Mme Violeta Bulc a indiqué à la délégation qu'il n'y avait pas encore d'accord politique pour une approche globale. Les compromis ont été trouvés pour le volet technique mais des difficultés sont encore à régler pour le volet politique. La Commission a accepté des compromis notamment sur les structures de holding. Mais elle restera vigilante sur l'organisation des structures. La commissaire a souhaité que le paquet global puisse être inscrit à l'ordre du jour du Conseil en octobre.
3. Le mécanisme d'interconnexion pour l'Europe (MIE)
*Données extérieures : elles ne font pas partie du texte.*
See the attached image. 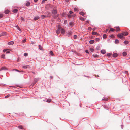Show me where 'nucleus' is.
Instances as JSON below:
<instances>
[{
	"instance_id": "nucleus-1",
	"label": "nucleus",
	"mask_w": 130,
	"mask_h": 130,
	"mask_svg": "<svg viewBox=\"0 0 130 130\" xmlns=\"http://www.w3.org/2000/svg\"><path fill=\"white\" fill-rule=\"evenodd\" d=\"M117 36L121 39H123L125 38V37L123 36V34L122 33L118 34L117 35Z\"/></svg>"
},
{
	"instance_id": "nucleus-2",
	"label": "nucleus",
	"mask_w": 130,
	"mask_h": 130,
	"mask_svg": "<svg viewBox=\"0 0 130 130\" xmlns=\"http://www.w3.org/2000/svg\"><path fill=\"white\" fill-rule=\"evenodd\" d=\"M59 30H60L62 34H64L65 33V31L64 29L62 28H60L59 27L58 29L57 30V34L59 33V32H58V31Z\"/></svg>"
},
{
	"instance_id": "nucleus-3",
	"label": "nucleus",
	"mask_w": 130,
	"mask_h": 130,
	"mask_svg": "<svg viewBox=\"0 0 130 130\" xmlns=\"http://www.w3.org/2000/svg\"><path fill=\"white\" fill-rule=\"evenodd\" d=\"M52 13L53 14L55 15L57 13V10L55 8H54L52 12Z\"/></svg>"
},
{
	"instance_id": "nucleus-4",
	"label": "nucleus",
	"mask_w": 130,
	"mask_h": 130,
	"mask_svg": "<svg viewBox=\"0 0 130 130\" xmlns=\"http://www.w3.org/2000/svg\"><path fill=\"white\" fill-rule=\"evenodd\" d=\"M39 79V78H35L34 79V84H35L36 83Z\"/></svg>"
},
{
	"instance_id": "nucleus-5",
	"label": "nucleus",
	"mask_w": 130,
	"mask_h": 130,
	"mask_svg": "<svg viewBox=\"0 0 130 130\" xmlns=\"http://www.w3.org/2000/svg\"><path fill=\"white\" fill-rule=\"evenodd\" d=\"M23 68L26 69L27 68H30V67L29 65H26L25 66H24L22 67Z\"/></svg>"
},
{
	"instance_id": "nucleus-6",
	"label": "nucleus",
	"mask_w": 130,
	"mask_h": 130,
	"mask_svg": "<svg viewBox=\"0 0 130 130\" xmlns=\"http://www.w3.org/2000/svg\"><path fill=\"white\" fill-rule=\"evenodd\" d=\"M14 42L13 41H10L8 43V44L9 45H12L14 44Z\"/></svg>"
},
{
	"instance_id": "nucleus-7",
	"label": "nucleus",
	"mask_w": 130,
	"mask_h": 130,
	"mask_svg": "<svg viewBox=\"0 0 130 130\" xmlns=\"http://www.w3.org/2000/svg\"><path fill=\"white\" fill-rule=\"evenodd\" d=\"M7 35V33L5 32H2L0 34V37L4 35Z\"/></svg>"
},
{
	"instance_id": "nucleus-8",
	"label": "nucleus",
	"mask_w": 130,
	"mask_h": 130,
	"mask_svg": "<svg viewBox=\"0 0 130 130\" xmlns=\"http://www.w3.org/2000/svg\"><path fill=\"white\" fill-rule=\"evenodd\" d=\"M40 18L39 16H37L35 17L34 18V20L36 21L38 20Z\"/></svg>"
},
{
	"instance_id": "nucleus-9",
	"label": "nucleus",
	"mask_w": 130,
	"mask_h": 130,
	"mask_svg": "<svg viewBox=\"0 0 130 130\" xmlns=\"http://www.w3.org/2000/svg\"><path fill=\"white\" fill-rule=\"evenodd\" d=\"M92 34L93 35H99V34H98V33H97L96 32H92Z\"/></svg>"
},
{
	"instance_id": "nucleus-10",
	"label": "nucleus",
	"mask_w": 130,
	"mask_h": 130,
	"mask_svg": "<svg viewBox=\"0 0 130 130\" xmlns=\"http://www.w3.org/2000/svg\"><path fill=\"white\" fill-rule=\"evenodd\" d=\"M9 12V11L8 10H6L4 11L5 14H8Z\"/></svg>"
},
{
	"instance_id": "nucleus-11",
	"label": "nucleus",
	"mask_w": 130,
	"mask_h": 130,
Le mécanisme d'interconnexion pour l'Europe (MIE) fait l'objet d'une évaluation qui sera disponible mi-juillet. 11,9 milliards d'euros ont été distribués dans le cadre d'un premier appel à projets qui a concerné 700 projets. Ce programme doit permettre de promouvoir un meilleur équilibre entre les régions, notamment au profit de celles qui ne sont pas encore connectées aux réseaux européens. Deux nouveaux appels à projets seront lancés fin 2015 - début 2016.
Interrogée par la délégation sur la voiture « intelligente » et sur son impact pour les constructeurs européens, Mme Violeta Bulc a indiqué que la Commission européenne avait rencontré les parties prenantes. Pour la Commission, il y a complémentarité des démarches : « décarbonisation » et électrification, d'un côté ; numérisation et développement de la voiture « intelligente » de l'autre. L'industrie européenne semble prête ; en revanche, il faudra du temps pour que les consommateurs intègrent ces évolutions. Il faut encourager les coopérations et les initiatives communes. La Commission agira pour promouvoir un environnement standardisé qui diminuera les coûts. Mme Violeta Bulc travaille avec son collègue Günther Oettinger en charge du numérique sur les fonctionnalités « intelligentes » des voitures. Cette question sera traitée dans le « paquet routier »
* 35 Résolution européenne sur les enjeux du quatrième paquet ferroviaire du 19 octobre 2013.